Le dernier rapport annuel de la Cour des comptes s’attarde sur l’état de la recherche scientifique à l’université Mohammed V de Rabat. Résultat : des chiffres chocs concernant la production scientifique et plusieurs inquiétudes quant à l’avenir de la formation doctorale au Maroc.
Des chiffres qui ont de quoi choquer : ceux concernant la production scientifique à l’université Mohammed V, publiés par le dernier rapport annuel de la Cour des comptes. Parmi les dysfonctionnements relevés par la Cour, plusieurs pages ont été consacrées à la recherche scientifique au Maroc, et plus précisément à Rabat où l’université dispose de plusieurs centres et instituts de recherche.
Concernant la production scientifique, l’institution a relevé que sur les 1200 publications dans des revues indexées produites par les chercheurs de l’université durant la seule année de 2015, seulement 4,09 % concernaient les sciences humaines et sociales. Autant dire que la grande majorité des articles scientifiques sont dominés par ceux concernant les sciences, l’ingénierie et la médecine. L’histoire, le droit, la sociologie, l’anthropologie et la philosophie sont donc les parents pauvres de l’université de la capitale marocaine.

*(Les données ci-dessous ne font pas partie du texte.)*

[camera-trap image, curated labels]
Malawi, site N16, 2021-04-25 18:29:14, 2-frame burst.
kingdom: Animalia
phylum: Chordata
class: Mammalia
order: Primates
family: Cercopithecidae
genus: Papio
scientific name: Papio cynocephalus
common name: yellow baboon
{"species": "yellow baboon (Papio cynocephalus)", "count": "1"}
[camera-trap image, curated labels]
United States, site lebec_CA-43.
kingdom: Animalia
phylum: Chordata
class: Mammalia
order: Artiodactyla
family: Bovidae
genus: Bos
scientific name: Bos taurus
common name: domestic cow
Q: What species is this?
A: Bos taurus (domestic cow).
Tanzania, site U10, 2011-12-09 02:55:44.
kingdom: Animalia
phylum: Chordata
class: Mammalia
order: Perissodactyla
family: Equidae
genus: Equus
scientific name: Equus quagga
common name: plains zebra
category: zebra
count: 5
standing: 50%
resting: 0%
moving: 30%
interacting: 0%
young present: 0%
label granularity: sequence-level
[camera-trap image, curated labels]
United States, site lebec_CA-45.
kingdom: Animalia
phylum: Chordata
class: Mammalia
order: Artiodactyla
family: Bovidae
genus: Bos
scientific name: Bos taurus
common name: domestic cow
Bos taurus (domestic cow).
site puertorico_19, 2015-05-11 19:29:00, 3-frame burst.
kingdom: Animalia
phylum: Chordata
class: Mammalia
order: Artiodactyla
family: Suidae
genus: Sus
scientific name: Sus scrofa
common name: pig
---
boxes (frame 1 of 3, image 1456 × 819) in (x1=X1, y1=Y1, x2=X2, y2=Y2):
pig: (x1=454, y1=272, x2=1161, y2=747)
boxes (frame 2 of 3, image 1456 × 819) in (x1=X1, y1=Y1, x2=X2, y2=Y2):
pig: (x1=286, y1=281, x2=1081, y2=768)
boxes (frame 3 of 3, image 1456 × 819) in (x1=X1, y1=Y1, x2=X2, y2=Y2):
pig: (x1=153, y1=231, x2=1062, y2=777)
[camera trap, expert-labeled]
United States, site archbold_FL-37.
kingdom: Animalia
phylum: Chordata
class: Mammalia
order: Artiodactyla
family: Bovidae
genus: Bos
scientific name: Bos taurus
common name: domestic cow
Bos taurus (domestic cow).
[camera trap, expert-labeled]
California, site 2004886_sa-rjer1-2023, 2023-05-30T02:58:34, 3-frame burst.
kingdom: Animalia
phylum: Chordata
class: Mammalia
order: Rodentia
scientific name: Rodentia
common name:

Dans son rapport, la Cour des comptes tente d’expliquer ce grand écart, par « le faible taux d’adhésion des enseignants chercheurs » aux structures de recherche. La plupart des chercheurs préféreraient donc se contenter d’enseigner, et non d’exercer leur activité de chercheur. Autre raison de la faible production scientifique à l’université, « la nature des supports de publication retenus par l’université, à savoir les revues indexées ». Ces revues indexées, référence mondiale en terme de recherche scientifique et dotées de critères sérieux au niveau de la rigueur académique, seraient boudées par les chercheurs marocains, ceux-ci préférant bien souvent avoir recours à des livres collectifs non références ou même des journaux pour publier leurs articles. L’institution dirigée par Driss Jettou va plus loin en enquêtant sur les doctorats de l’université. La gestion des centres d’études doctorales est pointée du doigt. Cible des critiques, le centre de la faculté d’Agdal de droit qui, depuis sa création en 2008, n’a tenu sa réunion qu’une seule fois, alors que les textes en prévoient au moins deux fois par an, précise le rapport.
La même source ajoute que peu de cycles d’études doctorales ont un véritable rendement. Pour certaines filières, le taux d’abandon oscille entre 35 % et 49 %. Un état les lieux critique qui ne concerne pour l’heure que l’université Mohammed V et qui renseigne sur l’état de la recherche scientifique au Maroc et, plus généralement, du système de l’enseignement supérieur où les sciences humaines et sociales, négligées et ignorées, pâtissent d’un laisser-aller flagrant.